Fuchs' Heterochromic Iridocyclitis
The most likely diagnosis is Fuchs' heterochromic iridocyclitis (FHI), a chronic, typically unilateral anterior uveitis characterized by fine stellate keratic precipitates, aqueous flare, posterior subcapsular cataract, and notably the absence of posterior synechiae. 1
Key Diagnostic Features Present
The clinical presentation demonstrates the classic triad of FHI:
- Fine stellate keratic precipitates are present in 80-100% of FHI cases and represent a pathognomonic finding 1, 2
- Aqueous flare indicating chronic low-grade inflammation occurs in approximately 60% of cases 1
- Complicated posterior subcapsular cataract develops in 69-82% of affected eyes due to chronic iridocyclitis 1, 3, 2
Critical Distinguishing Feature
The absence of posterior synechiae is a defining characteristic of FHI, occurring in 100% of cases, which differentiates it from other forms of chronic anterior uveitis. 1 This finding is particularly important because most other chronic anterior uveitides (such as juvenile idiopathic arthritis-associated uveitis) commonly develop posterior synechiae as a complication of inflammation 4.

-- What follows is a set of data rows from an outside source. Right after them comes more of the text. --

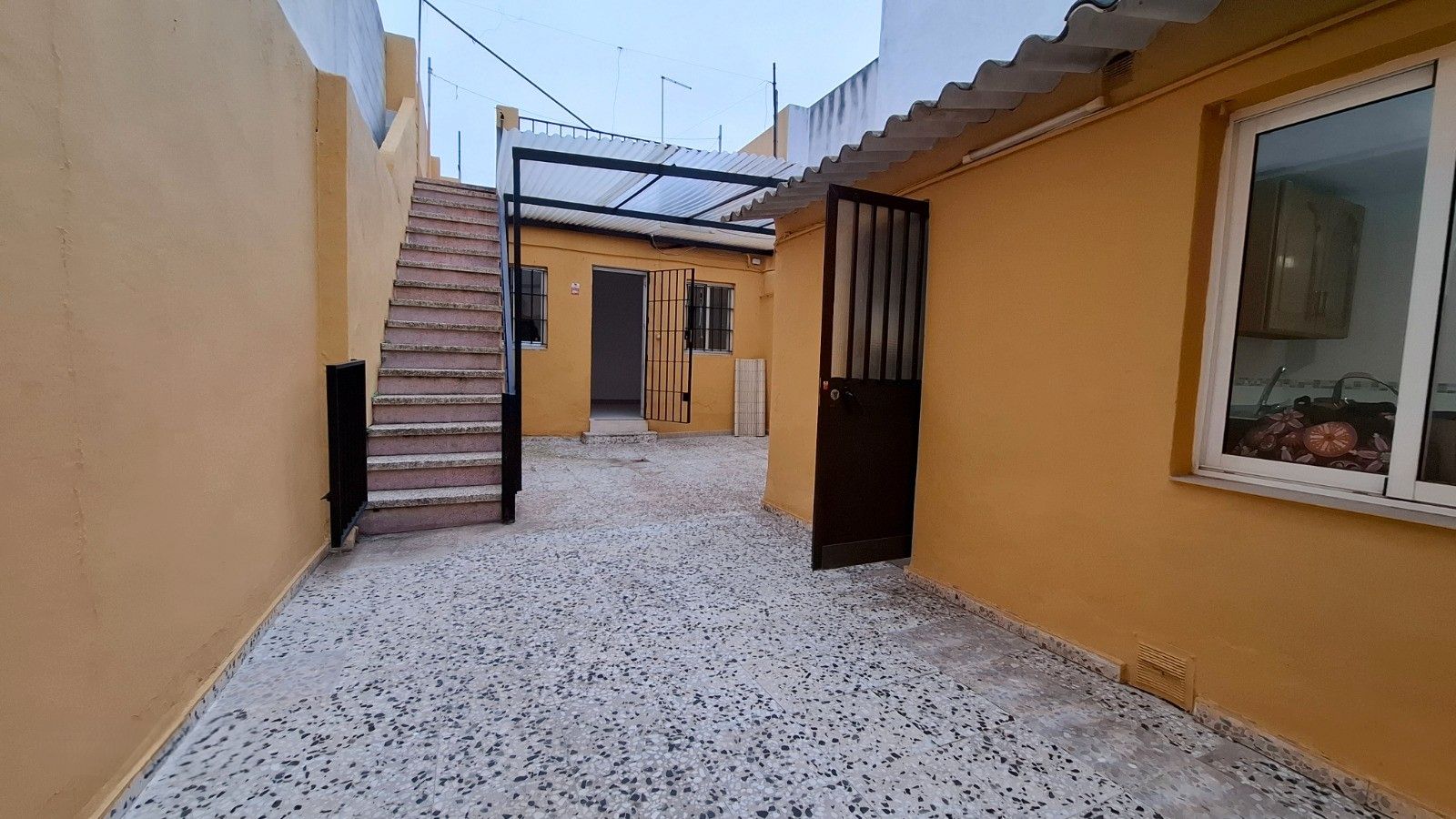 Casa adosada en venda a Sagunto - Edisol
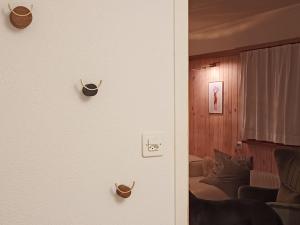 een woonkamer met hoorns op de muur bij Chalet M in Davos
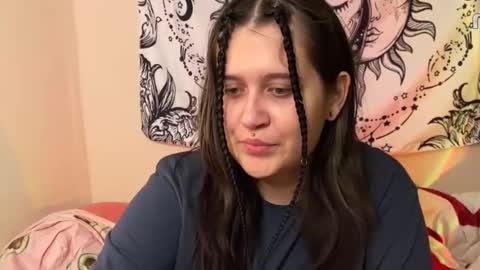 Snapshot of keshamoon chatting on December 21, 2024, 3:53 pm Kesha online show from December 21, 2024, 3:53 pm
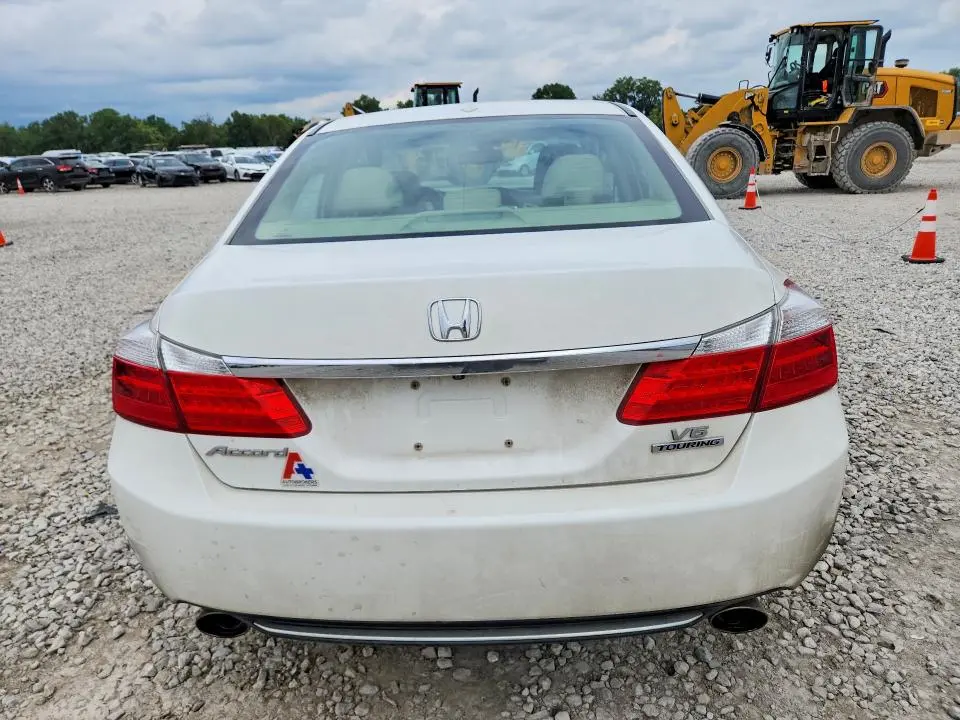 2015 HONDA ACCORD TOURING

Additional Clinical Context
Expected Associated Findings
- Iris heterochromia may or may not be clinically evident, particularly in dark-eyed patients where it is present in only 25% of cases 2
- Iris stromal atrophy is universally present (100%) even when heterochromia is not clinically apparent 1
- Vitreous opacities occur in 84% of cases 1
- Unilateral presentation in approximately 90% of patients 1, 2
Symptom Pattern
- Gradual blurring of vision is the most common presenting symptom (42.3% of cases) 3
- Absence of acute symptoms such as severe redness, pain, or photophobia occurs in 100% of cases, distinguishing FHI from acute anterior uveitis 1
Important Complications to Monitor
Glaucoma Risk
- Secondary glaucoma develops in 14.8-30.66% of affected eyes and represents a major threat to vision 3, 2
- Elevated intraocular pressure should be monitored regularly, as it may develop insidiously 1, 3
Cataract Management
- Cataract extraction is eventually required in approximately 40.7% of cases 3
- Pre- and postoperative anti-inflammatory treatment should be performed to minimize inflammation risk, though FHI patients typically tolerate surgery well without severe postoperative uveitis 3
- Visual outcomes after cataract surgery may be limited by posterior capsule opacification, glaucoma, and persistent vitreous opacity 3
Potential Etiologic Associations
Recent evidence suggests possible infectious triggers:
- Toxoplasma gondii has been implicated, with FHI potentially developing 2-13 years after ocular toxoplasmosis as a post-infectious immune reaction 5
- Rubella virus has shown intraocular antibody production in some FHI cases 6
- These associations suggest FHI may represent a secondary immune reaction to past antigenic stimulation rather than active infection 5
Management Approach
Most patients (73%) do not require active anti-inflammatory treatment because the inflammation is typically mild and chronic 3. This contrasts sharply with other forms of chronic anterior uveitis (such as JIA-associated uveitis) that require aggressive topical glucocorticoid therapy to prevent complications like posterior synechiae 4.